Читать книгу «Улица с односторонним движением» онлайн полностью📖 — Вальтера Беньямина — MyBook.
cover

Вальтер Беньямин
Улица с односторонним движением

Эта улица зовется Улицей Аси Лацис в честь той, кто, как инженер, прорубил ее в авторе


Заправочная станция

Порядок жизни в данный момент куда больше подвержен власти фактов, а не убеждений. И причем таких фактов, которые почти никогда и нигде еще не становились основанием для убеждений. В этих обстоятельствах подлинная литературная деятельность не имеет права оставаться в пределах литературы – последнее, скорее, характерное проявление ее бесплодности. Значимая литературная работа может состояться лишь при постоянной смене письма и делания; надо совершенствовать неказистые формы, благодаря которым воздействие ее в деятельных сообществах гораздо сильнее, чем у претенциозного универсального жеста книги, – ее место в листовках, брошюрах, журнальных статьях и плакатах. Похоже, лишь этот точный язык и в самом деле соответствует моменту. Мнения для огромного аппарата общественной жизни – словно масло для машин; никто не будет вставать к турбине и заливать ее машинным маслом. Обычно мы лишь немного впрыскиваем в тайные заклепки и пазы, которые нужно знать.

Закусочная

По народному поверью, лучше не рассказывать сны утром натощак. Ведь получается, что в этом состоянии проснувшийся еще находится во власти сновидения. Умывание выводит на свет лишь поверхность тела и его видимые моторные функции, притом что в глубине даже во время утреннего очищения застывают серые сумерки сновидения, оседая там в первый одинокий час бодрствования. Тот, кто боится прикосновения дня, из страха перед людьми или нуждаясь во внутренней собранности, – не хочет есть и пренебрегает завтраком. Так он устраняет разрыв между миром ночи и дня. Подобную осмотрительность можно оправдать если не молитвой, то лишь сосредоточенной утренней работой, в которой сгорают остатки сновидения, в противном случае это ведет к расстройству жизненных ритмов. В таком состоянии отчет о сновидениях оказывается губительным, потому что человек, будучи еще наполовину во власти мира сновидений, своими словами выдает его и должен быть готов к его мести. Говоря языком нового времени, он выдает самого себя. Он вышел из-под опеки наивности грез и разоблачает себя, когда без всякого превосходства прикасается к лицам из своих снов. Ибо только с другого берега, из света дня, можно обращаться к сновидению, вспоминая и превосходя его. Этот мир, лежащий по ту сторону сновидения, доступен теперь только через очищение, которое аналогично умыванию, и все же полностью отличается от него. Оно проходит через желудок. Натощак человек говорит о сновидении так, словно он говорит из сна.

№ 113[1]

 
Часы, что облик содержат,
В чертоге сновидений протекли.[2]
 

ЦОКОЛЬ. – Мы давно позабыли обряд, по которому составлен дом нашей жизни. Но когда начинается штурм и рвутся вражеские снаряды, какие только иссохшие, диковинные древности ни обнаруживаются в подвале. Что только не было сокрыто магическими формулами и принесено в жертву, какое зловещее собрание редкостей, там, где самому будничному отведены самые глубокие закрома. В ночь, полную отчаяния, я видел себя во сне вместе с первым своим школьным товарищем, которого я не встречал уже десятки лет и за это время почти не вспоминал, и мы пылко возрождали нашу дружбу и братство. В момент пробуждения мне стало ясно: то, что обнаружилось – словно после разрыва – в отчаянии, было трупом этого человека, который был замурован там и должен был показать: кто бы здесь ни жил, не должен быть на него похож.

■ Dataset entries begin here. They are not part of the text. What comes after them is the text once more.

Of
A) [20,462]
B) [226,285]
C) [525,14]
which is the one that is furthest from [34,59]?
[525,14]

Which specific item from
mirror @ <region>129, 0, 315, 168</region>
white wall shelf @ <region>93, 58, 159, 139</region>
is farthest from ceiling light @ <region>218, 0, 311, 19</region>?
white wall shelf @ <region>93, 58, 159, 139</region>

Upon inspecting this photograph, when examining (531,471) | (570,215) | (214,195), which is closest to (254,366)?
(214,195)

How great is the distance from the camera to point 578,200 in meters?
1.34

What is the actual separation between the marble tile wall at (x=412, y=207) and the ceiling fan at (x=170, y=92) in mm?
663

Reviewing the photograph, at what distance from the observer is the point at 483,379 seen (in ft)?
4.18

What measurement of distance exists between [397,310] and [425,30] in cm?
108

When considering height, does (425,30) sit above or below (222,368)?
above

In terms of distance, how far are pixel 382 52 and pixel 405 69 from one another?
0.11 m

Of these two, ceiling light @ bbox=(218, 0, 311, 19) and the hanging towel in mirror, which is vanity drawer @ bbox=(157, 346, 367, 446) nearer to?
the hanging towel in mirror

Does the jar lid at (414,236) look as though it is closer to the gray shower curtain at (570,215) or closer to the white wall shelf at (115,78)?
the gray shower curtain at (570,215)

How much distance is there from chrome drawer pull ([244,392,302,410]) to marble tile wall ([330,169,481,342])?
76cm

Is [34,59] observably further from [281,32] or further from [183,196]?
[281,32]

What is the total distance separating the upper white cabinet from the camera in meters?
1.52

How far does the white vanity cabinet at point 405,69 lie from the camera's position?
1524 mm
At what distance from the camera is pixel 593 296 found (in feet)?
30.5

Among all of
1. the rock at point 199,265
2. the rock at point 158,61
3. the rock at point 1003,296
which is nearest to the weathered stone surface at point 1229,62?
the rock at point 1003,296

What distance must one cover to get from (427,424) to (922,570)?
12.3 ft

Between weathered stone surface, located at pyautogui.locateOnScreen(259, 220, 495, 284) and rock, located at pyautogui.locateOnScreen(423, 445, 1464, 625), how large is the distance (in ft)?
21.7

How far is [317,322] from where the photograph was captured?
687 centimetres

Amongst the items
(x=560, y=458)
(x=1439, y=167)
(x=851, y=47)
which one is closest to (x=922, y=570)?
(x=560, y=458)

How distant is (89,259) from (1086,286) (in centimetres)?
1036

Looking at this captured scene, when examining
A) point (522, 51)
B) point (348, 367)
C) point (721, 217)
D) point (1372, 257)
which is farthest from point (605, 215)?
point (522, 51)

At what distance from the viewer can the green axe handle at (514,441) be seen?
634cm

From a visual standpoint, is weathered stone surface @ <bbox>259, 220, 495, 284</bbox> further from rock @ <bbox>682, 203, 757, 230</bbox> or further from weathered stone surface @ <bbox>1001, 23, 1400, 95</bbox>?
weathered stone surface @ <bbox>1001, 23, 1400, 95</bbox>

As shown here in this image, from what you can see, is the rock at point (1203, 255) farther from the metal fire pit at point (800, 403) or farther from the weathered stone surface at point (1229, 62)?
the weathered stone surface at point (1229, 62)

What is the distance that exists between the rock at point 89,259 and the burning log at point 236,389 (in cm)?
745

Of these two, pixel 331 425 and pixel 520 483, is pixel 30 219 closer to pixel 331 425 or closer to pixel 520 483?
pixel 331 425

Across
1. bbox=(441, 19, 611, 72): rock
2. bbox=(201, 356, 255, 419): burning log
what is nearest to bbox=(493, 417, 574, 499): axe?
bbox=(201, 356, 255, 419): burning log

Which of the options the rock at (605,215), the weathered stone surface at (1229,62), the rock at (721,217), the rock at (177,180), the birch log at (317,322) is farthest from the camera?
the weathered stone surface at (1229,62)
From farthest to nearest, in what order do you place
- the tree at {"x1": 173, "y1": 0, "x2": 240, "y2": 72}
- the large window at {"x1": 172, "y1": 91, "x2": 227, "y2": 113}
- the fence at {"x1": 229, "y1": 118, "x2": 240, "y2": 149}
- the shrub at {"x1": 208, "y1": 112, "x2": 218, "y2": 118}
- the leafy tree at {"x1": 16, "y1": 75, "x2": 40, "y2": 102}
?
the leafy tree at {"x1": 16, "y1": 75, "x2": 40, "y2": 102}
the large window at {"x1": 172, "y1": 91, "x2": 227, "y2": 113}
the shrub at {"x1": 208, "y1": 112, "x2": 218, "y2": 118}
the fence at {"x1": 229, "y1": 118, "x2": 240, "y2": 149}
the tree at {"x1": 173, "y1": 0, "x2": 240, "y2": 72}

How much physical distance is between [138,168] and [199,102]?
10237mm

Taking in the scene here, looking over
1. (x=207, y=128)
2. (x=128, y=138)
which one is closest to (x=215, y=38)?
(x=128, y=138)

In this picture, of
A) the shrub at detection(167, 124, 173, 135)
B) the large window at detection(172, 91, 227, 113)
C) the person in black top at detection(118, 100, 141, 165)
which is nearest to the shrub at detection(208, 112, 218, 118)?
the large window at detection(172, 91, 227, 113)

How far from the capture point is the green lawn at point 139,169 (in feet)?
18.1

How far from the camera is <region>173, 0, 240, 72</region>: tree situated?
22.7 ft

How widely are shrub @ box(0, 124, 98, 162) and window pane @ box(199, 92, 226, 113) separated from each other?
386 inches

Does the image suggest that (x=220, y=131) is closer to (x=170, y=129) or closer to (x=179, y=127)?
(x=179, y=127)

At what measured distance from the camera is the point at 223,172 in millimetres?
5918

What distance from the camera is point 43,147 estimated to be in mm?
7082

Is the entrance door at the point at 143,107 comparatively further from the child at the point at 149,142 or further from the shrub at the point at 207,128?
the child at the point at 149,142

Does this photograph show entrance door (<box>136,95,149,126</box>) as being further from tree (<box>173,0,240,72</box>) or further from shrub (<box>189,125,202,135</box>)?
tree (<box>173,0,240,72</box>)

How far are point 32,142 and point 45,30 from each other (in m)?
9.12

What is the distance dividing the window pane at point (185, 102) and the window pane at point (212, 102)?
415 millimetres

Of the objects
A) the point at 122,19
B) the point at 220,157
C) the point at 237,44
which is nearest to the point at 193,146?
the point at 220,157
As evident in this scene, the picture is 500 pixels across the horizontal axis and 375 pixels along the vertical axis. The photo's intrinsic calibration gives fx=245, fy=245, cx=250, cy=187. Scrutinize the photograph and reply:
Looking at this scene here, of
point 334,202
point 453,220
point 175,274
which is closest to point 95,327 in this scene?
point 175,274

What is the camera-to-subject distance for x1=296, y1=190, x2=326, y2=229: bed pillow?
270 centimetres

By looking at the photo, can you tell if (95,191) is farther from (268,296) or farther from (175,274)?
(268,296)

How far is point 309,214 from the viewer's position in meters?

ВЕСТИБЮЛЬ. – Посещение дома Гёте. Не могу отделаться от ощущения, что видел эти комнаты во сне. Вереница крашеных коридоров, как в школе. Две пожилые посетительницы-англичанки и смотритель – статисты. Смотритель просит нас записаться в книге посещений, что лежит открытая в самом конце коридора на подставке. Когда я подхожу и листаю ее, я нахожу свое имя, уже вписанное крупным, неуклюжим детским почерком.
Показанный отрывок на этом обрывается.